• _TEXT_
——
28 JANUARY 2006, Page 22

A foxy Chancellor knows many things, but a hedgehog learns the hard way

Tutti possono sbagliare: we can all make mistakes, as the hedgehog observed, getting down from the hearth-brush. Whether our prickly Chancellor is a student of Italian proverbs, I cannot say, but he could learn from this one. In the five and half years since he auctioned half the nation’s gold reserves, the price of gold has doubled. He was bid rather less than $280 an ounce, the hammer fell, and he put the proceeds into dollars, yen and euros — but none of them has been as good as gold. Looking on as the price soared above $560, I could only reflect on the timing that caused him to sell at the lowest price on offer for two decades. He was, after all, under no pressure. Did he want to take a clever initiative, to cut a dash and to overshadow his neighbour in Downing Street? Did he just think that gold was old-fashioned? It has certainly been around for long enough. This new surge in its price was set off by the Iranians, who can remember when President Carter froze their assets in the New York banks, and now want to have more of their reserves at home where they can keep their hands on them. In the Shah’s day these reserves used to include the crown jewels, which were kept in the central bank’s vaults, as backing for the currency. When I went to see them, I thought that they looked like boiled sweets. Perhaps they were. The moral, for Gordon Brown’s benefit, is that all that glisters is not gold, just as everything that bristles is not necessarily a hedgehog.
——
• _DATASET RECORDS_
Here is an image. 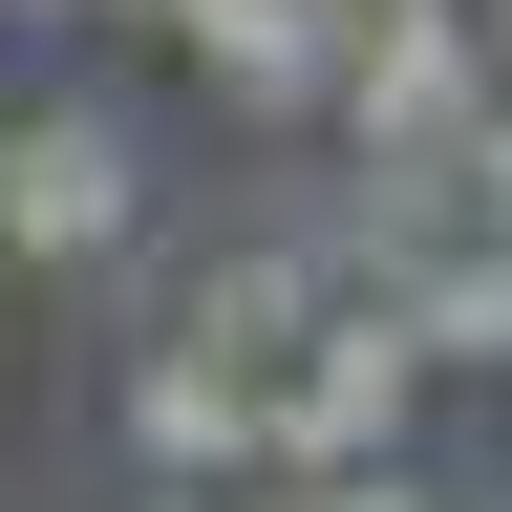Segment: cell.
Returning <instances> with one entry per match:
<instances>
[{"mask_svg": "<svg viewBox=\"0 0 512 512\" xmlns=\"http://www.w3.org/2000/svg\"><path fill=\"white\" fill-rule=\"evenodd\" d=\"M406 406H427L406 299H384V278H342V320H320L278 384H256V448H278V470H384V448H406Z\"/></svg>", "mask_w": 512, "mask_h": 512, "instance_id": "1", "label": "cell"}, {"mask_svg": "<svg viewBox=\"0 0 512 512\" xmlns=\"http://www.w3.org/2000/svg\"><path fill=\"white\" fill-rule=\"evenodd\" d=\"M128 214H150V171H128V128L64 86L0 128V256H43V278H86V256H128Z\"/></svg>", "mask_w": 512, "mask_h": 512, "instance_id": "2", "label": "cell"}, {"mask_svg": "<svg viewBox=\"0 0 512 512\" xmlns=\"http://www.w3.org/2000/svg\"><path fill=\"white\" fill-rule=\"evenodd\" d=\"M491 107V0H342V128L363 150H448Z\"/></svg>", "mask_w": 512, "mask_h": 512, "instance_id": "3", "label": "cell"}, {"mask_svg": "<svg viewBox=\"0 0 512 512\" xmlns=\"http://www.w3.org/2000/svg\"><path fill=\"white\" fill-rule=\"evenodd\" d=\"M171 43L235 128H342V0H192Z\"/></svg>", "mask_w": 512, "mask_h": 512, "instance_id": "4", "label": "cell"}, {"mask_svg": "<svg viewBox=\"0 0 512 512\" xmlns=\"http://www.w3.org/2000/svg\"><path fill=\"white\" fill-rule=\"evenodd\" d=\"M342 278H363L342 235H256V256H214V278H192V320H171V342H214V363H256V384H278L320 320H342Z\"/></svg>", "mask_w": 512, "mask_h": 512, "instance_id": "5", "label": "cell"}, {"mask_svg": "<svg viewBox=\"0 0 512 512\" xmlns=\"http://www.w3.org/2000/svg\"><path fill=\"white\" fill-rule=\"evenodd\" d=\"M128 470L256 491V470H278V448H256V363H214V342H150V363H128Z\"/></svg>", "mask_w": 512, "mask_h": 512, "instance_id": "6", "label": "cell"}, {"mask_svg": "<svg viewBox=\"0 0 512 512\" xmlns=\"http://www.w3.org/2000/svg\"><path fill=\"white\" fill-rule=\"evenodd\" d=\"M384 299H406V342H427L448 384H491V363H512V235H491V214L406 235V256H384Z\"/></svg>", "mask_w": 512, "mask_h": 512, "instance_id": "7", "label": "cell"}, {"mask_svg": "<svg viewBox=\"0 0 512 512\" xmlns=\"http://www.w3.org/2000/svg\"><path fill=\"white\" fill-rule=\"evenodd\" d=\"M235 512H427V470H406V448H384V470H256Z\"/></svg>", "mask_w": 512, "mask_h": 512, "instance_id": "8", "label": "cell"}, {"mask_svg": "<svg viewBox=\"0 0 512 512\" xmlns=\"http://www.w3.org/2000/svg\"><path fill=\"white\" fill-rule=\"evenodd\" d=\"M448 171H470V214H491V235H512V86H491V107H470V128H448Z\"/></svg>", "mask_w": 512, "mask_h": 512, "instance_id": "9", "label": "cell"}, {"mask_svg": "<svg viewBox=\"0 0 512 512\" xmlns=\"http://www.w3.org/2000/svg\"><path fill=\"white\" fill-rule=\"evenodd\" d=\"M86 22H150V43H171V22H192V0H86Z\"/></svg>", "mask_w": 512, "mask_h": 512, "instance_id": "10", "label": "cell"}, {"mask_svg": "<svg viewBox=\"0 0 512 512\" xmlns=\"http://www.w3.org/2000/svg\"><path fill=\"white\" fill-rule=\"evenodd\" d=\"M150 512H235V491H192V470H150Z\"/></svg>", "mask_w": 512, "mask_h": 512, "instance_id": "11", "label": "cell"}, {"mask_svg": "<svg viewBox=\"0 0 512 512\" xmlns=\"http://www.w3.org/2000/svg\"><path fill=\"white\" fill-rule=\"evenodd\" d=\"M0 22H86V0H0Z\"/></svg>", "mask_w": 512, "mask_h": 512, "instance_id": "12", "label": "cell"}, {"mask_svg": "<svg viewBox=\"0 0 512 512\" xmlns=\"http://www.w3.org/2000/svg\"><path fill=\"white\" fill-rule=\"evenodd\" d=\"M491 86H512V0H491Z\"/></svg>", "mask_w": 512, "mask_h": 512, "instance_id": "13", "label": "cell"}, {"mask_svg": "<svg viewBox=\"0 0 512 512\" xmlns=\"http://www.w3.org/2000/svg\"><path fill=\"white\" fill-rule=\"evenodd\" d=\"M470 512H512V491H470Z\"/></svg>", "mask_w": 512, "mask_h": 512, "instance_id": "14", "label": "cell"}]
</instances>
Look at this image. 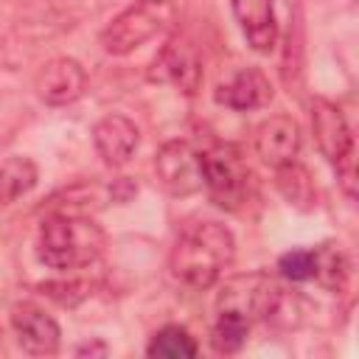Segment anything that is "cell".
<instances>
[{
  "mask_svg": "<svg viewBox=\"0 0 359 359\" xmlns=\"http://www.w3.org/2000/svg\"><path fill=\"white\" fill-rule=\"evenodd\" d=\"M196 351H199L196 339L182 325H163L146 348V353L157 359H191L196 356Z\"/></svg>",
  "mask_w": 359,
  "mask_h": 359,
  "instance_id": "18",
  "label": "cell"
},
{
  "mask_svg": "<svg viewBox=\"0 0 359 359\" xmlns=\"http://www.w3.org/2000/svg\"><path fill=\"white\" fill-rule=\"evenodd\" d=\"M39 180L34 160L28 157H6L0 163V210L25 196Z\"/></svg>",
  "mask_w": 359,
  "mask_h": 359,
  "instance_id": "17",
  "label": "cell"
},
{
  "mask_svg": "<svg viewBox=\"0 0 359 359\" xmlns=\"http://www.w3.org/2000/svg\"><path fill=\"white\" fill-rule=\"evenodd\" d=\"M42 294H48L50 300H56L59 306H79L81 300L90 297L93 292V283L90 280H79V278H70V280H45L42 286Z\"/></svg>",
  "mask_w": 359,
  "mask_h": 359,
  "instance_id": "20",
  "label": "cell"
},
{
  "mask_svg": "<svg viewBox=\"0 0 359 359\" xmlns=\"http://www.w3.org/2000/svg\"><path fill=\"white\" fill-rule=\"evenodd\" d=\"M348 278H351V261L339 244L328 241V244L314 247V278L311 280H317L328 292H342Z\"/></svg>",
  "mask_w": 359,
  "mask_h": 359,
  "instance_id": "16",
  "label": "cell"
},
{
  "mask_svg": "<svg viewBox=\"0 0 359 359\" xmlns=\"http://www.w3.org/2000/svg\"><path fill=\"white\" fill-rule=\"evenodd\" d=\"M236 258V238L219 222L185 224L171 247L168 272L171 278L194 292L210 289Z\"/></svg>",
  "mask_w": 359,
  "mask_h": 359,
  "instance_id": "1",
  "label": "cell"
},
{
  "mask_svg": "<svg viewBox=\"0 0 359 359\" xmlns=\"http://www.w3.org/2000/svg\"><path fill=\"white\" fill-rule=\"evenodd\" d=\"M11 328L17 342L31 356H53L59 351V323L34 300H20L11 306Z\"/></svg>",
  "mask_w": 359,
  "mask_h": 359,
  "instance_id": "10",
  "label": "cell"
},
{
  "mask_svg": "<svg viewBox=\"0 0 359 359\" xmlns=\"http://www.w3.org/2000/svg\"><path fill=\"white\" fill-rule=\"evenodd\" d=\"M300 143H303L300 126H297V121L289 118V115H269V118L261 121L258 129H255V151H258V157H261L266 165H272V168L297 160Z\"/></svg>",
  "mask_w": 359,
  "mask_h": 359,
  "instance_id": "12",
  "label": "cell"
},
{
  "mask_svg": "<svg viewBox=\"0 0 359 359\" xmlns=\"http://www.w3.org/2000/svg\"><path fill=\"white\" fill-rule=\"evenodd\" d=\"M247 331H250L247 320H241L236 314L216 311V320H213V328H210V345H213L216 353H236L247 342Z\"/></svg>",
  "mask_w": 359,
  "mask_h": 359,
  "instance_id": "19",
  "label": "cell"
},
{
  "mask_svg": "<svg viewBox=\"0 0 359 359\" xmlns=\"http://www.w3.org/2000/svg\"><path fill=\"white\" fill-rule=\"evenodd\" d=\"M233 17L255 53H272L278 45V17L272 0H230Z\"/></svg>",
  "mask_w": 359,
  "mask_h": 359,
  "instance_id": "13",
  "label": "cell"
},
{
  "mask_svg": "<svg viewBox=\"0 0 359 359\" xmlns=\"http://www.w3.org/2000/svg\"><path fill=\"white\" fill-rule=\"evenodd\" d=\"M76 353H79V356H81V353H101V356H104V353H107V345H101V342H98V345L84 342V345H79V348H76Z\"/></svg>",
  "mask_w": 359,
  "mask_h": 359,
  "instance_id": "22",
  "label": "cell"
},
{
  "mask_svg": "<svg viewBox=\"0 0 359 359\" xmlns=\"http://www.w3.org/2000/svg\"><path fill=\"white\" fill-rule=\"evenodd\" d=\"M177 20L174 0H137L101 31L98 42L109 56H129Z\"/></svg>",
  "mask_w": 359,
  "mask_h": 359,
  "instance_id": "4",
  "label": "cell"
},
{
  "mask_svg": "<svg viewBox=\"0 0 359 359\" xmlns=\"http://www.w3.org/2000/svg\"><path fill=\"white\" fill-rule=\"evenodd\" d=\"M278 272L286 280H294V283L311 280L314 278V250H289V252H283L280 261H278Z\"/></svg>",
  "mask_w": 359,
  "mask_h": 359,
  "instance_id": "21",
  "label": "cell"
},
{
  "mask_svg": "<svg viewBox=\"0 0 359 359\" xmlns=\"http://www.w3.org/2000/svg\"><path fill=\"white\" fill-rule=\"evenodd\" d=\"M275 185L278 191L283 194V199L297 208V210H311L317 205V188H314V180L311 174L297 163H286V165H278L275 168Z\"/></svg>",
  "mask_w": 359,
  "mask_h": 359,
  "instance_id": "15",
  "label": "cell"
},
{
  "mask_svg": "<svg viewBox=\"0 0 359 359\" xmlns=\"http://www.w3.org/2000/svg\"><path fill=\"white\" fill-rule=\"evenodd\" d=\"M283 300V289L266 272H247L224 280L216 297V311L236 314L250 325L258 320H272Z\"/></svg>",
  "mask_w": 359,
  "mask_h": 359,
  "instance_id": "6",
  "label": "cell"
},
{
  "mask_svg": "<svg viewBox=\"0 0 359 359\" xmlns=\"http://www.w3.org/2000/svg\"><path fill=\"white\" fill-rule=\"evenodd\" d=\"M149 81L154 84H171L185 95H196L202 87V59L191 39L171 36L149 67Z\"/></svg>",
  "mask_w": 359,
  "mask_h": 359,
  "instance_id": "7",
  "label": "cell"
},
{
  "mask_svg": "<svg viewBox=\"0 0 359 359\" xmlns=\"http://www.w3.org/2000/svg\"><path fill=\"white\" fill-rule=\"evenodd\" d=\"M311 129L320 154L334 165L342 191L353 199L356 194V146H353V132L337 104L328 98H314L311 101Z\"/></svg>",
  "mask_w": 359,
  "mask_h": 359,
  "instance_id": "5",
  "label": "cell"
},
{
  "mask_svg": "<svg viewBox=\"0 0 359 359\" xmlns=\"http://www.w3.org/2000/svg\"><path fill=\"white\" fill-rule=\"evenodd\" d=\"M104 247V227L81 213H50L42 219L36 233V258L59 272L84 269L95 264Z\"/></svg>",
  "mask_w": 359,
  "mask_h": 359,
  "instance_id": "2",
  "label": "cell"
},
{
  "mask_svg": "<svg viewBox=\"0 0 359 359\" xmlns=\"http://www.w3.org/2000/svg\"><path fill=\"white\" fill-rule=\"evenodd\" d=\"M213 98H216V104H222L227 109L247 112V109L266 107L272 101V84L258 67H241L227 81H222L216 87Z\"/></svg>",
  "mask_w": 359,
  "mask_h": 359,
  "instance_id": "14",
  "label": "cell"
},
{
  "mask_svg": "<svg viewBox=\"0 0 359 359\" xmlns=\"http://www.w3.org/2000/svg\"><path fill=\"white\" fill-rule=\"evenodd\" d=\"M34 90L39 101H45L48 107H67L84 95L87 70L73 56H53L39 67L34 79Z\"/></svg>",
  "mask_w": 359,
  "mask_h": 359,
  "instance_id": "9",
  "label": "cell"
},
{
  "mask_svg": "<svg viewBox=\"0 0 359 359\" xmlns=\"http://www.w3.org/2000/svg\"><path fill=\"white\" fill-rule=\"evenodd\" d=\"M202 163V188L210 199L233 213H241L255 199V177L241 151L233 143H213L199 151Z\"/></svg>",
  "mask_w": 359,
  "mask_h": 359,
  "instance_id": "3",
  "label": "cell"
},
{
  "mask_svg": "<svg viewBox=\"0 0 359 359\" xmlns=\"http://www.w3.org/2000/svg\"><path fill=\"white\" fill-rule=\"evenodd\" d=\"M154 174L171 196H191L202 191L199 151L188 140H168L154 157Z\"/></svg>",
  "mask_w": 359,
  "mask_h": 359,
  "instance_id": "8",
  "label": "cell"
},
{
  "mask_svg": "<svg viewBox=\"0 0 359 359\" xmlns=\"http://www.w3.org/2000/svg\"><path fill=\"white\" fill-rule=\"evenodd\" d=\"M93 143H95V151L104 160V165L121 168L135 157V151L140 146V129L126 115H118V112L104 115L93 129Z\"/></svg>",
  "mask_w": 359,
  "mask_h": 359,
  "instance_id": "11",
  "label": "cell"
}]
</instances>
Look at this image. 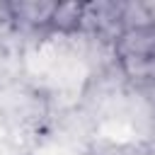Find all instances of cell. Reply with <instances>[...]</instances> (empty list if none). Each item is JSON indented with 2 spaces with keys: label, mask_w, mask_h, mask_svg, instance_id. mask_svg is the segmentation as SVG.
Returning <instances> with one entry per match:
<instances>
[{
  "label": "cell",
  "mask_w": 155,
  "mask_h": 155,
  "mask_svg": "<svg viewBox=\"0 0 155 155\" xmlns=\"http://www.w3.org/2000/svg\"><path fill=\"white\" fill-rule=\"evenodd\" d=\"M5 5H7L10 22L27 29L51 27V19L56 12V2H46V0H19V2H5Z\"/></svg>",
  "instance_id": "6da1fadb"
},
{
  "label": "cell",
  "mask_w": 155,
  "mask_h": 155,
  "mask_svg": "<svg viewBox=\"0 0 155 155\" xmlns=\"http://www.w3.org/2000/svg\"><path fill=\"white\" fill-rule=\"evenodd\" d=\"M82 7L80 2H56V12L51 19L53 29L61 31H73V29H82Z\"/></svg>",
  "instance_id": "7a4b0ae2"
},
{
  "label": "cell",
  "mask_w": 155,
  "mask_h": 155,
  "mask_svg": "<svg viewBox=\"0 0 155 155\" xmlns=\"http://www.w3.org/2000/svg\"><path fill=\"white\" fill-rule=\"evenodd\" d=\"M5 19H10V17H7V5H0V24H2Z\"/></svg>",
  "instance_id": "3957f363"
}]
</instances>
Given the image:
——
• _STATED GOAL_
In the gold-sale column, what price was the Chancellor bid per ounce when he auctioned the gold reserves?

• _RESPONSE TO THIS TASK_
Rather less than $280 an ounce.